**The task**
Can you lay out all of the data below as a numbered list, one line per item, with the blank lines left out?

**Listing**

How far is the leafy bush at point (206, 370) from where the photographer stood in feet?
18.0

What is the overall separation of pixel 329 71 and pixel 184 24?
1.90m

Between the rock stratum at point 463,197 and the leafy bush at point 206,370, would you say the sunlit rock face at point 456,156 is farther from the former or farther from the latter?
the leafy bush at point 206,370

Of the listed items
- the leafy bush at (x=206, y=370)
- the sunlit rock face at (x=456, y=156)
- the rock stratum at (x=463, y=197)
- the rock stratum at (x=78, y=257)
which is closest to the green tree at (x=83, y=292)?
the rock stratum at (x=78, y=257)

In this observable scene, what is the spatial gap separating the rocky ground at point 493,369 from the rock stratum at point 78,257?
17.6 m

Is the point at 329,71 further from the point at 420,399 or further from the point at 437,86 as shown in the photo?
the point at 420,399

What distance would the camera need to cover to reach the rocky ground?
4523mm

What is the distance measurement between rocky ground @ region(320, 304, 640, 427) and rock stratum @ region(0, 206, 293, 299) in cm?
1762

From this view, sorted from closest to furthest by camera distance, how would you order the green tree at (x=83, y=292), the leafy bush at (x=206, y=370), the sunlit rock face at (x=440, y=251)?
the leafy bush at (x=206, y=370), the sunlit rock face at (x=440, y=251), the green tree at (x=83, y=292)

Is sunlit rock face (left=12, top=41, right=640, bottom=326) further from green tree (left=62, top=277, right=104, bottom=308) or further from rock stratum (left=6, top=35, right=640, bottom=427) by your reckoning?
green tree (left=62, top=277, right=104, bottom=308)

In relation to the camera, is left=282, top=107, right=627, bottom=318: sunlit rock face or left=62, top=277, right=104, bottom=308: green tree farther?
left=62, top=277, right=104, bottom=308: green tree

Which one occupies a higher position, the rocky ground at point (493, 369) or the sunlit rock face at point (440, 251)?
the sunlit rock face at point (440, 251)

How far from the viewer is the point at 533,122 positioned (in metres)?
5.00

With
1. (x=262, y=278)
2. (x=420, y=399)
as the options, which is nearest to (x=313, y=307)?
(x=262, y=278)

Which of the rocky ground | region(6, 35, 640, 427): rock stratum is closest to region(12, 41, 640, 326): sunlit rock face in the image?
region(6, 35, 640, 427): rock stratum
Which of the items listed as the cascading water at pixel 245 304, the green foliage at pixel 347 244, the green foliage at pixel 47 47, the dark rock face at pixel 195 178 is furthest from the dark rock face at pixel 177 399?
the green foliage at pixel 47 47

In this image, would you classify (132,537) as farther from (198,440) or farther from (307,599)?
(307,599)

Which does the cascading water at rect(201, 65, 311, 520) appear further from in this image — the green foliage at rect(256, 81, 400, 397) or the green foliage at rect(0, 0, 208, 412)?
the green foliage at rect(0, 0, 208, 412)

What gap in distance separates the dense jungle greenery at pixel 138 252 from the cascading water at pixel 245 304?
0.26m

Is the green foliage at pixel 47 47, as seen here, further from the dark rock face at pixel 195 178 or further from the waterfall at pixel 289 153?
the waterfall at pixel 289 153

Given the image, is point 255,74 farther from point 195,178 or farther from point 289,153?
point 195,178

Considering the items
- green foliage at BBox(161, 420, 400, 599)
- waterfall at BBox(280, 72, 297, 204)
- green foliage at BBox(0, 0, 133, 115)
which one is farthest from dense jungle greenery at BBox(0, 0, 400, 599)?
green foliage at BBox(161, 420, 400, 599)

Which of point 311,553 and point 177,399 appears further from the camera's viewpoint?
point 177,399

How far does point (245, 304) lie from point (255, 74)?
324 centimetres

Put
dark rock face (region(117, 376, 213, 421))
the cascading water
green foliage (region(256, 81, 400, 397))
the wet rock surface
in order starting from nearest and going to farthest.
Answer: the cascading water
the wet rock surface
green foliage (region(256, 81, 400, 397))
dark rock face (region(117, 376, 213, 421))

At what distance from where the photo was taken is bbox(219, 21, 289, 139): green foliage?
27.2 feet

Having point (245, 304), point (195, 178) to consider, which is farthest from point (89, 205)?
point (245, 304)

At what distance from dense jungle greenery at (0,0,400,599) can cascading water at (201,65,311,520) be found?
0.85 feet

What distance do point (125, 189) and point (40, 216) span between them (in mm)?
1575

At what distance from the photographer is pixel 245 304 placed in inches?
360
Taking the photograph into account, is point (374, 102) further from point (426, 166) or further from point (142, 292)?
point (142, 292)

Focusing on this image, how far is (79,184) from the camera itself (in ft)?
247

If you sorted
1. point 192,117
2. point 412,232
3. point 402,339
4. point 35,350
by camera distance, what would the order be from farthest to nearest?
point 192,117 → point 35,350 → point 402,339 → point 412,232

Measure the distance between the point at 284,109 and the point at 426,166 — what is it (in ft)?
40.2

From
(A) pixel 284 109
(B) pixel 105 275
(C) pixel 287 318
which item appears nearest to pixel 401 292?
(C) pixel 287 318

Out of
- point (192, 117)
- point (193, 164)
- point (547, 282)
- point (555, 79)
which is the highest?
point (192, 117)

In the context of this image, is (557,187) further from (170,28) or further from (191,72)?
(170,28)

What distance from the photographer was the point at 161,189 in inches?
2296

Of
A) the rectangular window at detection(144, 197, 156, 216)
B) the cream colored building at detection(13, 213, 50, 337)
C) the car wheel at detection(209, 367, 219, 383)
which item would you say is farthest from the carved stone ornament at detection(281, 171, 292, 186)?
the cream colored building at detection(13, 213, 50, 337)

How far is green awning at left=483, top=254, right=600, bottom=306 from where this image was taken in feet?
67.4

**Solved exercise**
1. How far is the leafy bush at point (206, 370) from where the photographer stood in feet?
2. 18.0
3. What is the overall separation of pixel 329 71 and pixel 184 24?
4. 1.90m
5. Between the rock stratum at point 463,197 and the leafy bush at point 206,370, would you say the sunlit rock face at point 456,156 is farther from the former or farther from the latter?
6. the leafy bush at point 206,370
7. Of the listed items
8. - the leafy bush at (x=206, y=370)
9. - the sunlit rock face at (x=456, y=156)
10. - the rock stratum at (x=463, y=197)
11. - the rock stratum at (x=78, y=257)
12. which is closest to the green tree at (x=83, y=292)?
13. the rock stratum at (x=78, y=257)
14. In this observable scene, what is the spatial gap separating the rocky ground at point 493,369 from the rock stratum at point 78,257?
15. 17.6 m
16. Is the point at 329,71 further from the point at 420,399 or further from the point at 437,86 as shown in the photo?
17. the point at 420,399
18. What distance would the camera need to cover to reach the rocky ground?
19. 4523mm
20. What is the distance measurement between rocky ground @ region(320, 304, 640, 427) and rock stratum @ region(0, 206, 293, 299) in cm?
21. 1762
22. From this view, sorted from closest to furthest by camera distance, how would you order the green tree at (x=83, y=292), the leafy bush at (x=206, y=370), the sunlit rock face at (x=440, y=251)?
23. the leafy bush at (x=206, y=370), the sunlit rock face at (x=440, y=251), the green tree at (x=83, y=292)
24. Is sunlit rock face (left=12, top=41, right=640, bottom=326) further from green tree (left=62, top=277, right=104, bottom=308) or further from rock stratum (left=6, top=35, right=640, bottom=427) by your reckoning?
25. green tree (left=62, top=277, right=104, bottom=308)
26. In relation to the camera, is left=282, top=107, right=627, bottom=318: sunlit rock face or left=62, top=277, right=104, bottom=308: green tree farther?
27. left=62, top=277, right=104, bottom=308: green tree
28. Which one occupies a higher position, the rocky ground at point (493, 369) or the sunlit rock face at point (440, 251)?
29. the sunlit rock face at point (440, 251)
30. How far from the viewer is the point at 533,122 positioned (in metres)?
31. 5.00
32. With
33. 1. (x=262, y=278)
34. 2. (x=420, y=399)
35. as the options, which is nearest to (x=313, y=307)?
36. (x=262, y=278)
37. Which of the rocky ground | region(6, 35, 640, 427): rock stratum is closest to region(12, 41, 640, 326): sunlit rock face in the image?
38. region(6, 35, 640, 427): rock stratum
39. Which of the items listed as the cascading water at pixel 245 304, the green foliage at pixel 347 244, the green foliage at pixel 47 47, the dark rock face at pixel 195 178 is furthest from the dark rock face at pixel 177 399?
40. the green foliage at pixel 47 47
41. In this image, would you classify (132,537) as farther from (198,440) or farther from (307,599)?
42. (307,599)
43. Which does the cascading water at rect(201, 65, 311, 520) appear further from in this image — the green foliage at rect(256, 81, 400, 397) or the green foliage at rect(0, 0, 208, 412)?
44. the green foliage at rect(0, 0, 208, 412)
45. What gap in distance separates the dense jungle greenery at pixel 138 252 from the cascading water at pixel 245 304?
46. 0.26m
47. Is the green foliage at pixel 47 47, as seen here, further from the dark rock face at pixel 195 178 or further from the waterfall at pixel 289 153?
48. the waterfall at pixel 289 153
49. Given the image, is point 255,74 farther from point 195,178 or farther from point 289,153?
50. point 195,178
51. Considering the items
52. - green foliage at BBox(161, 420, 400, 599)
53. - waterfall at BBox(280, 72, 297, 204)
54. - green foliage at BBox(0, 0, 133, 115)
55. which one is farthest from dense jungle greenery at BBox(0, 0, 400, 599)?
56. green foliage at BBox(161, 420, 400, 599)
57. Which of point 311,553 and point 177,399 appears further from the camera's viewpoint?
58. point 177,399
59. How far does point (245, 304) lie from point (255, 74)?
60. 324 centimetres
61. Put
62. dark rock face (region(117, 376, 213, 421))
63. the cascading water
64. green foliage (region(256, 81, 400, 397))
65. the wet rock surface
66. in order starting from nearest and going to farthest.
67. Answer: the cascading water
68. the wet rock surface
69. green foliage (region(256, 81, 400, 397))
70. dark rock face (region(117, 376, 213, 421))
71. At what distance from where the photo was taken is bbox(219, 21, 289, 139): green foliage?
72. 27.2 feet
73. Having point (245, 304), point (195, 178) to consider, which is farthest from point (89, 205)?
74. point (245, 304)
75. At what distance from dense jungle greenery at (0,0,400,599) can cascading water at (201,65,311,520) be found?
76. 0.85 feet
77. What distance do point (125, 189) and point (40, 216) span between them (in mm)?
78. 1575
79. At what distance from the photographer is pixel 245 304 placed in inches?
80. 360
81. Taking the photograph into account, is point (374, 102) further from point (426, 166) or further from point (142, 292)?
82. point (142, 292)
83. Focusing on this image, how far is (79,184) from the camera itself (in ft)?
84. 247
85. If you sorted
86. 1. point 192,117
87. 2. point 412,232
88. 3. point 402,339
89. 4. point 35,350
90. by camera distance, what would the order be from farthest to nearest?
91. point 192,117 → point 35,350 → point 402,339 → point 412,232
92. Measure the distance between the point at 284,109 and the point at 426,166 — what is it (in ft)?
93. 40.2
94. From
95. (A) pixel 284 109
96. (B) pixel 105 275
97. (C) pixel 287 318
98. which item appears nearest to pixel 401 292?
99. (C) pixel 287 318
100. Out of
101. - point (192, 117)
102. - point (193, 164)
103. - point (547, 282)
104. - point (555, 79)
105. which is the highest?
106. point (192, 117)
107. In the context of this image, is (557,187) further from (170,28) or further from (191,72)?
108. (170,28)
109. What distance from the photographer was the point at 161,189 in inches?
110. 2296
111. Of
112. A) the rectangular window at detection(144, 197, 156, 216)
113. B) the cream colored building at detection(13, 213, 50, 337)
114. C) the car wheel at detection(209, 367, 219, 383)
115. which item would you say is farthest from the carved stone ornament at detection(281, 171, 292, 186)?
116. the cream colored building at detection(13, 213, 50, 337)
117. How far is green awning at left=483, top=254, right=600, bottom=306 from where this image was taken in feet?
118. 67.4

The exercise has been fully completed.